[Extracted data entries]
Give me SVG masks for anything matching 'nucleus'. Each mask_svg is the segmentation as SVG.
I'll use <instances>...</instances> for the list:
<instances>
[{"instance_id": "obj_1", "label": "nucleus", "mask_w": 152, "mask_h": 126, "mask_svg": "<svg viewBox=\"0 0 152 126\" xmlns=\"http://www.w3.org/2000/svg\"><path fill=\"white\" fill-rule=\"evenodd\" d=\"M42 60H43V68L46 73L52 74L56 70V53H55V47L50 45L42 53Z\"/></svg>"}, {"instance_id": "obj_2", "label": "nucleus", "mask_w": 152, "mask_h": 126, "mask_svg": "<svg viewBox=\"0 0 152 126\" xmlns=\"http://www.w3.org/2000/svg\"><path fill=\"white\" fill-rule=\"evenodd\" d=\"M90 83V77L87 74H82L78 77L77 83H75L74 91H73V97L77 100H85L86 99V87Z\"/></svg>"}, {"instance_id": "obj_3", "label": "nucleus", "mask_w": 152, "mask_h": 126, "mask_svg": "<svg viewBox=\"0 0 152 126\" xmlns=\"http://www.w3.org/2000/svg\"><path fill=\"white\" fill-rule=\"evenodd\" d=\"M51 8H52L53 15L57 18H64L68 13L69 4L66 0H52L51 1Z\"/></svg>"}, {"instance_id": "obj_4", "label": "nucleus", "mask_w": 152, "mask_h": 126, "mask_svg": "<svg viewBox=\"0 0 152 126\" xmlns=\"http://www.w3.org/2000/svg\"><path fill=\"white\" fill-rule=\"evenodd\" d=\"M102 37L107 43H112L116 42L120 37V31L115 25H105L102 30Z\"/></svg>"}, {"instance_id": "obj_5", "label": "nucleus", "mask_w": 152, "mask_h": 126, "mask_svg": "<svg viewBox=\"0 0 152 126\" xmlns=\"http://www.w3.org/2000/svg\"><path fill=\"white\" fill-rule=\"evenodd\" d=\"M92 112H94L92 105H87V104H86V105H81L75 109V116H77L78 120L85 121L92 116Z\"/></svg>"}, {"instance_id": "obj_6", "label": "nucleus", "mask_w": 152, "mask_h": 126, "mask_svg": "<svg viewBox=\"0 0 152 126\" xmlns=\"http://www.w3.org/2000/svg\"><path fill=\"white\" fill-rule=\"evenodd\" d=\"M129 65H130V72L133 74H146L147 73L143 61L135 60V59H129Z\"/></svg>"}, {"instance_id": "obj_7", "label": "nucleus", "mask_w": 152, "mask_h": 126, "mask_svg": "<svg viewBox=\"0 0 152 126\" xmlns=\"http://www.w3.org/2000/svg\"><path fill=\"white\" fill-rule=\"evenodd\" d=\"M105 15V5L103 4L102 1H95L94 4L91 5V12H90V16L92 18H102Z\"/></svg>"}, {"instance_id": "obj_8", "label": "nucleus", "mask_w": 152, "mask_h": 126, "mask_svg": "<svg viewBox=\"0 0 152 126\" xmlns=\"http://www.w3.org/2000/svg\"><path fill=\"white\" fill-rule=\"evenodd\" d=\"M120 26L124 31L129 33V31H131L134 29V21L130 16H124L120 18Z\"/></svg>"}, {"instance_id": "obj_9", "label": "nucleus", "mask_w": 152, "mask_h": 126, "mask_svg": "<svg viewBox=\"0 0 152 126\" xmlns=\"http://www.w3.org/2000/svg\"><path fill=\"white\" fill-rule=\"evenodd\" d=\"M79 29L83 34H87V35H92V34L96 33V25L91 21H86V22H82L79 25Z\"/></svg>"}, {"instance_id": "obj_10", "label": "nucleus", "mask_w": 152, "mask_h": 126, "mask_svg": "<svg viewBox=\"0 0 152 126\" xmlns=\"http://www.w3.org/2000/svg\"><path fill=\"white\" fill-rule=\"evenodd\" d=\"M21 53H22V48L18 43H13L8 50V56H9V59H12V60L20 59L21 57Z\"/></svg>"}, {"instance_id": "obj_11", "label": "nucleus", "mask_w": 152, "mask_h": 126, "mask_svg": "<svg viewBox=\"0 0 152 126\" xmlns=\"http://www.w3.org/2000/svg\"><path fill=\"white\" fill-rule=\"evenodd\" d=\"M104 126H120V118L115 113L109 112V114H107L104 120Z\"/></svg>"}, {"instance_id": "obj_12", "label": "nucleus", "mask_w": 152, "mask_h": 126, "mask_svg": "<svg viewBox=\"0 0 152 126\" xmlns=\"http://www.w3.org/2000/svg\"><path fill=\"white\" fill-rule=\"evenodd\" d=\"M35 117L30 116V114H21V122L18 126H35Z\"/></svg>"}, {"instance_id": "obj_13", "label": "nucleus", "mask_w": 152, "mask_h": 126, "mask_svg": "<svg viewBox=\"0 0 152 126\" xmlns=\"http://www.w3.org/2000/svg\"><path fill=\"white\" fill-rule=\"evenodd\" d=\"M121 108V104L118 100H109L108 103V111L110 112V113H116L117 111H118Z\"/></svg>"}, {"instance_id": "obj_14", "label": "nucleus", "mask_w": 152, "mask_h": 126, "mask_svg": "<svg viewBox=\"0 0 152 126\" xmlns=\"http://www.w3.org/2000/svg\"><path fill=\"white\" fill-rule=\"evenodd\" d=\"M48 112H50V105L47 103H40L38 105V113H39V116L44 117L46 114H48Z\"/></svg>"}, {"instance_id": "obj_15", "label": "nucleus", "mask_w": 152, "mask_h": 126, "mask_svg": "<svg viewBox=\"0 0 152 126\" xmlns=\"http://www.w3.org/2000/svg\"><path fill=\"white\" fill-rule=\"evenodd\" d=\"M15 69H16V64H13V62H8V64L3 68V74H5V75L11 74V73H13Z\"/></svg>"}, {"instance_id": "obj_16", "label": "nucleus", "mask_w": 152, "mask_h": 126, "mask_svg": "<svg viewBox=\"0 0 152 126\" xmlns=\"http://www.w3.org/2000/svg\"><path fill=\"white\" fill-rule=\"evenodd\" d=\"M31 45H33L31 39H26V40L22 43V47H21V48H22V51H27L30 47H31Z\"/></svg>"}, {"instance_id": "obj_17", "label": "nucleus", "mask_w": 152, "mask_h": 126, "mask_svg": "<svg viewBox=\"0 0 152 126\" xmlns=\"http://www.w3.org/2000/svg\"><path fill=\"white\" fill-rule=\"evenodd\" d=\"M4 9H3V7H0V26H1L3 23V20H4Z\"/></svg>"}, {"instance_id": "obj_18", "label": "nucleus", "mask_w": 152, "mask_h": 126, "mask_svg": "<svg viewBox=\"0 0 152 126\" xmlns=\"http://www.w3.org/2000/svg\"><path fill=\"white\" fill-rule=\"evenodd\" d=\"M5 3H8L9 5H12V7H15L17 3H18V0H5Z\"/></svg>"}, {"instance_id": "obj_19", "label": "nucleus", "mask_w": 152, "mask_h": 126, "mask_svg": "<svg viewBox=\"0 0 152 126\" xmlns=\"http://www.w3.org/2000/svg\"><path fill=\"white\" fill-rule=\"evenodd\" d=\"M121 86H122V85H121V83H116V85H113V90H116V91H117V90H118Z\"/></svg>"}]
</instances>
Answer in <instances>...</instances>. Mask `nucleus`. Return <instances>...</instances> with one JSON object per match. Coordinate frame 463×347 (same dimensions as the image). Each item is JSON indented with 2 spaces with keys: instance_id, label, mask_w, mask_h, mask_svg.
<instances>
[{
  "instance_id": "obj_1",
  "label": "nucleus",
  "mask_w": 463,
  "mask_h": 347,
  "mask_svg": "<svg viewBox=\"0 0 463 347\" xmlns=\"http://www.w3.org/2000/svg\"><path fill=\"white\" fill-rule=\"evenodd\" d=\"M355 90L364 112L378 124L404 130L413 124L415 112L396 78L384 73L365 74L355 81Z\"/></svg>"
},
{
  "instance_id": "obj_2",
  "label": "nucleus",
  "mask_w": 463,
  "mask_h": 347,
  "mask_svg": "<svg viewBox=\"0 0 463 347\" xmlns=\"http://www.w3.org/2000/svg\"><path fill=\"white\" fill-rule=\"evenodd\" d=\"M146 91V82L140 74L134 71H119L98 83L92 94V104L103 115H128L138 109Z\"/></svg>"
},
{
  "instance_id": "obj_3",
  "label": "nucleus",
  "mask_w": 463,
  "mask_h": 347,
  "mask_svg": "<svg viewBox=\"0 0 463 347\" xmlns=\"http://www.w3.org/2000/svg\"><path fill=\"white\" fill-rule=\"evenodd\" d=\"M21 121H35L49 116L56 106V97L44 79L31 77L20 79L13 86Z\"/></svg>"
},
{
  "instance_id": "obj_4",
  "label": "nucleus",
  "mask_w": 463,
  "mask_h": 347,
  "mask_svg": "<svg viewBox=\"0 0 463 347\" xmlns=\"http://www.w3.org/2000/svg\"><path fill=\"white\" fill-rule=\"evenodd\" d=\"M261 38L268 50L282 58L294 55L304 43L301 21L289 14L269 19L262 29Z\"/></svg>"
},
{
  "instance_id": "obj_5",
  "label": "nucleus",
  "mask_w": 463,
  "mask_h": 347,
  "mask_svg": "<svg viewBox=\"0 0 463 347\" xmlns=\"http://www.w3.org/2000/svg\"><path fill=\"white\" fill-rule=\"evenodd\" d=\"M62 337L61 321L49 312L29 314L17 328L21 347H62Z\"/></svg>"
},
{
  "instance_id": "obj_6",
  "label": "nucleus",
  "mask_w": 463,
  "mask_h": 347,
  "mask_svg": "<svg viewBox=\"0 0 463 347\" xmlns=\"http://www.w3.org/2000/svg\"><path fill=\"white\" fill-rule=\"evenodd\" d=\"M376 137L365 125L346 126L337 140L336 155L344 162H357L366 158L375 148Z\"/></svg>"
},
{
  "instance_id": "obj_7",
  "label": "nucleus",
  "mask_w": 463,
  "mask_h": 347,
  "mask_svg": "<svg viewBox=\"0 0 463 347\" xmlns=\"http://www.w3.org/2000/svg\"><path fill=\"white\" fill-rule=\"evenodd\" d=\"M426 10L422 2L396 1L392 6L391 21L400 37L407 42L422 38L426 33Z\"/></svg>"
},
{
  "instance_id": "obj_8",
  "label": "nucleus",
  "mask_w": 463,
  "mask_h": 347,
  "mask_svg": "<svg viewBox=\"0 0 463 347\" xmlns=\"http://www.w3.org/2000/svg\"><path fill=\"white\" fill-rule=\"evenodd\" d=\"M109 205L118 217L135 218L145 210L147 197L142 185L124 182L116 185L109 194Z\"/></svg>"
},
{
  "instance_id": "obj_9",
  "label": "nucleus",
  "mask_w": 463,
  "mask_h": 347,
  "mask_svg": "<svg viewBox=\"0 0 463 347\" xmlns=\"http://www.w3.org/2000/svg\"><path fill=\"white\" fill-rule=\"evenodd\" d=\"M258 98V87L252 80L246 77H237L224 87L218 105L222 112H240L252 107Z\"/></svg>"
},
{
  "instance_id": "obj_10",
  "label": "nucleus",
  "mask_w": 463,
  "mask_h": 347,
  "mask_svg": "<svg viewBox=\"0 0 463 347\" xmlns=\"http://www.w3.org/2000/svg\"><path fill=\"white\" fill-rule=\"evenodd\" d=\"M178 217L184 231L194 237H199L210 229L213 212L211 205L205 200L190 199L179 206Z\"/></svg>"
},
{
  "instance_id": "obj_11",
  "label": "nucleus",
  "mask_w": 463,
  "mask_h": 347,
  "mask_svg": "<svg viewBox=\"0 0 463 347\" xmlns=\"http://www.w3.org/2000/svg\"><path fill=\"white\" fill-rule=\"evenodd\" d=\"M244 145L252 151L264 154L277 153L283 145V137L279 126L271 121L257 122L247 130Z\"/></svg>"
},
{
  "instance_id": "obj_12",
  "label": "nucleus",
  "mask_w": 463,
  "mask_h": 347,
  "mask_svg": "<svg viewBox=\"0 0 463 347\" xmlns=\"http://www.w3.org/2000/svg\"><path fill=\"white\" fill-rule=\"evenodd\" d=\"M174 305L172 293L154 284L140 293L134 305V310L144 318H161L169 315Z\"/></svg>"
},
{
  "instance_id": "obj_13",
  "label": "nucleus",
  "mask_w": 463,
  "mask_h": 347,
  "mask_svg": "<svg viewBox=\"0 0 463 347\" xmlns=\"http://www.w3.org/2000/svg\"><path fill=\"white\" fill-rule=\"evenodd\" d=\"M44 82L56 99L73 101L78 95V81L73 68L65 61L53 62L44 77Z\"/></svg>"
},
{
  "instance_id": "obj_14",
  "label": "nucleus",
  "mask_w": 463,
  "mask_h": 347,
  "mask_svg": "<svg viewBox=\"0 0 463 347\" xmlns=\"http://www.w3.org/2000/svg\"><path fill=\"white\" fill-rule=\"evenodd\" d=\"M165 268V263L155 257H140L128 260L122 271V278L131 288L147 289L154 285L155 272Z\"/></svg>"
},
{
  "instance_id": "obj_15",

=== Written exercise ===
Locate and copy every line of the rows above that contains the string "Each". Matching is case-sensitive.

=== Solution to this task ===
Give me SVG masks for anything matching 'nucleus'. Each mask_svg is the segmentation as SVG.
Answer in <instances>...</instances>. Mask `nucleus`. Return <instances>...</instances> with one JSON object per match. Coordinate frame 463×347 (same dimensions as the image). Each item is JSON indented with 2 spaces with keys: instance_id, label, mask_w, mask_h, mask_svg.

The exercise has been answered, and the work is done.